Thu. May 26th, 2022

Dark matter is the invisible something galaxies glow together like cosmic duct tape. But a team of scientists says they have found a distant galaxy completely devoid of dark matter, a finding that could shake the understanding of both dark matter and galaxy formation.

Although we can not directly observe dark matter (physicists believe it makes up about 27% of the universe), we do see the effects of its gravity. When we look out into the cosmos, we see that all galaxies appear to have “extra” mass – they behave as if they contain much more matter than we can actually detect. In the latest case, however, a team of astrophysicists tried to observe the effects of dark matter on the gas rotating in a distant dwarf galaxy, but they found that normal matter alone could explain the motion of the gas. There was no room for dark matter as far as they could see. The team’s research has been accepted for publication in the Monthly Notices of the Royal Astronomical Society.

Filippo Fraternali, an astrophysicist at the University of Groningen in the Netherlands and a co-author of the paper, told Gizmodo in an email that the galaxy that the team studied could only be held together by its visible mass – which sounds quite reasonable, except that dark matter is thought to be an important ingredient in all galaxies. “The main problem is that in our scenario of galaxy formation, galaxies cannot form without dark matter, and even more, dwarf galaxies should have large amounts of it,” Fraternali said. “Therefore, there is something we do not understand.”

The galaxy is called AGC 114905 and is about 250 million light-years from Earth. It is ultra-diffuse, meaning that its substance is spread over a large space; AGC 114905 is about the size of the Milky Way, but has about 1,000 times fewer stars. The research team used the National Radio Astronomy Observatory’s Very Large Array Telescope to look at the rotation of gas in the galaxy over 40 hours, ranging from July to October 2020.

The results are similar to those of NGC1052-DF2, another dwarf galaxy apparently lacking dark matter, which was described in 2018. Quite quickly, a controversy erupted over the claim; some astrophysicists believed that the galaxy was evidence of a new type of galactic growth, while others believed that it was misinterpreted and that the team needed more data. That a galaxy simply could not have any dark matter was a rather shocking claim.

Recently, a team double-checked the measurements on NGC1052-DF2, which seemed to confirm what the original team had found regarding the distance of the galaxy and thus the content of dark matter. Nicolas Martin, an astronomer at the Max Planck Institute for Astronomy, told Gizmodo at the time that the galaxy “may have had an unexpected formation and evolution”, and “the good thing is that future telescopes and studies will make it easier to understand NGC1052-DF2. and to put meaningful limits on how peculiar it is.
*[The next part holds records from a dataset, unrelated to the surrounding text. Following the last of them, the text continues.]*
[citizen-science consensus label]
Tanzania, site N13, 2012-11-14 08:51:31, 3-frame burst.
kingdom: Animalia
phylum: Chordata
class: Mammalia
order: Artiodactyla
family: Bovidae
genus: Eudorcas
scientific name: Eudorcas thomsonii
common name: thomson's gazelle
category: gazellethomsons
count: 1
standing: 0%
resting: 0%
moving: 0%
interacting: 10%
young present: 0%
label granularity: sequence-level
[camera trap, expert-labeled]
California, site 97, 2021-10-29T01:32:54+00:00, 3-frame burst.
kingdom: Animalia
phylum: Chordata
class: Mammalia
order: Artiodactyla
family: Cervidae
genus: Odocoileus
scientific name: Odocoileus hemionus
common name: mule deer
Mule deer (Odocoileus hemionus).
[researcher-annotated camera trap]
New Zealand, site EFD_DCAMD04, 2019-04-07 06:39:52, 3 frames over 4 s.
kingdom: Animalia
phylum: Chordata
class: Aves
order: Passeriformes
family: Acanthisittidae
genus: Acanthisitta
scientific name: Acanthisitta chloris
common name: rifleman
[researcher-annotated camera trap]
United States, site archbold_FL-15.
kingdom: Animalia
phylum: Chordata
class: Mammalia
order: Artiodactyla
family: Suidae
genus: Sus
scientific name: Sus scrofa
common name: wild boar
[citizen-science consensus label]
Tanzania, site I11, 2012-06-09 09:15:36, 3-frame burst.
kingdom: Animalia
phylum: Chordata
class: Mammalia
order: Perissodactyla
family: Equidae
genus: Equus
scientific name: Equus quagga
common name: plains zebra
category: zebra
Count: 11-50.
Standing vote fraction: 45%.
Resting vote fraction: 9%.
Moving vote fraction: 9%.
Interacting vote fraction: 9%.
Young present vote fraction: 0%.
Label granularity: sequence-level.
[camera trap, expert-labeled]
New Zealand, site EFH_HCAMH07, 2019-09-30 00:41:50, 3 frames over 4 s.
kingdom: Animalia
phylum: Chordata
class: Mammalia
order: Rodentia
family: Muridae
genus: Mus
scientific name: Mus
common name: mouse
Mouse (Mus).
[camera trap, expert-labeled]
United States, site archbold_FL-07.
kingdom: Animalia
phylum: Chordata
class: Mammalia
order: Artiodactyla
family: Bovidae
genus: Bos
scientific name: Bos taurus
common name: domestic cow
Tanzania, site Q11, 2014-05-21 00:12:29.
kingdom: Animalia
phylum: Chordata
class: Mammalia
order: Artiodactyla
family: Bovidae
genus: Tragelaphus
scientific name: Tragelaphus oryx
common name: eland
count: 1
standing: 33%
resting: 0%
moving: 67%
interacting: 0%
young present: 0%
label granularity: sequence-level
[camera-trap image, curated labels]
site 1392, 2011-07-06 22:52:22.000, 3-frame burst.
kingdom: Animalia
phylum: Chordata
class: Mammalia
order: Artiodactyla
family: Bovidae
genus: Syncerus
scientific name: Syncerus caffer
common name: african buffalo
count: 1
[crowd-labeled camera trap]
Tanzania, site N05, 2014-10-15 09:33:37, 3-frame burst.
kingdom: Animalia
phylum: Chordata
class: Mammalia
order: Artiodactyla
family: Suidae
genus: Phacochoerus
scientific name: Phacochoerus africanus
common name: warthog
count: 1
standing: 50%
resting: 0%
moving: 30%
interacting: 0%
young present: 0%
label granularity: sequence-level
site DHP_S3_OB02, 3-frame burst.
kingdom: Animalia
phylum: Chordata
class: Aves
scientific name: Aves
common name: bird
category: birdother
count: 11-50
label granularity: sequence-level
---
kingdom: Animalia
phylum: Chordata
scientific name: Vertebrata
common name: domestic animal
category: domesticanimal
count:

In other words, is this system extremely rare, or is it part of a larger population that at present cannot be easily explained by galaxy formation models? ” Now, with the discovery of AGC 114905, there is more evidence that there is actually a population galaxy that just cannot be explained with current models.

The latest team found that the dark matter halo of AGC 114905 – the footprint of dark matter in and around a galaxy – had to consist of virtually (if not completely) no dark matter to match the data they collected. One explanation for the absence was that the galaxy had been deprived of its dark matter by large galaxies nearby – except that there were no such galaxies around it.

“Theory predicts that there must be dark matter in AGC 114905, but our observations say it is not,” said Pavel Mancera PiƱa, an astrophysicist at the University of Groningen in the Netherlands and lead author of the paper, in a Royal Astronomical Society press release. . “In fact, the difference between theory and observation only gets bigger.”

Another theory was that the angle at which the team observed the galaxy made the dark matter difficult to see, but co-author Tom Oosterloo, an astrophysicist at the Dutch Institute of Radio Astronomy, noted in the same publication that the actual angle would be beautiful. extreme in relation to the team estimate.

The team is currently investigating another ultra-diffuse galaxy to see if it is also unlikely to be missing in the dark matter department. If so, it will support the team’s analysis of the first galaxy. Observations are now underway and Fraternali said the team expects similar data. The more we learn about it, the more enigmatic dark matter seems to become.

More: What is dark matter, and why has no one found it yet?